Phased Array Weather Radar Architectures for Doppler Estimation With Space-Time Processing

Polarimetric weather radars, such as the Weather Surveillance Radar-1988 Doppler (WSR-88D), improve weather forecasts and provide valuable data for operational and scientific applications. The polarimetric capability adds additional insight into storm microphysics and greatly improves precipitation estimates. Nevertheless, fast-evolving weather events require high-temporal resolution data, which conventional radar systems (mechanical and dish-based) cannot provide. Phased array radar (PAR) offers superior observation capabilities with electronic beam steering and enhanced scanning agility.
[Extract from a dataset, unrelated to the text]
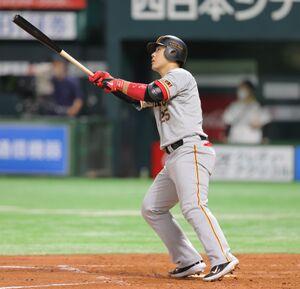 5回1死、勝ち越しの中越えソロ本塁打を放つ岡本和真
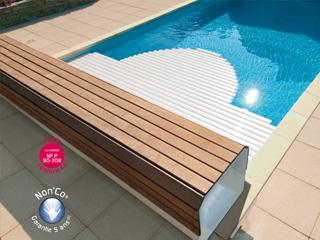 volet automatique hors d 39 eau abriblue banc classic banc blanc lames pvc blanches pour piscine. Black Bedroom Furniture Sets. Home Design Ideas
Furthermore, digital PAR enables 1-D (space and time) processing and overcomes limitations in clutter mitigation compared with the traditional radar systems that only use Doppler processing. Doppler processing is traditionally used to effectively filtering out ground clutter with zero mean velocity. In contrast, space-time processing (STP) enhances clutter mitigation to filter out both stationary and moving clutter through the joint spatial and temporal spectrum. This study aims to apply STP (nonadaptive) and space-time adaptive processing (STAP) to weather radar data and explore their benefits to improve Doppler velocity estimation of meteorological returns. Furthermore, the performance of STP and STAP for different digital PAR back ends, including fully digital and subarray systems, is investigated. Preliminary findings underscore the critical role of radar scanning parameters and environmental conditions, such as sample quantity, clutter-to-signal ratio (CSR), and signal-to-noise ratio (SNR), in the Doppler velocity estimation. Data collected with the recently completed Horus radar system are evaluated using STP and STAP. Results demonstrate the potential for improving data quality, particularly in Doppler velocity estimation within cluttered environments, through the application of STP and STAP techniques. The filtering algorithm with STAP demonstrates a substantial reduction in error within the Doppler velocity estimation, achieving approximately an eightfold improvement compared with the estimation derived from STP with filtering.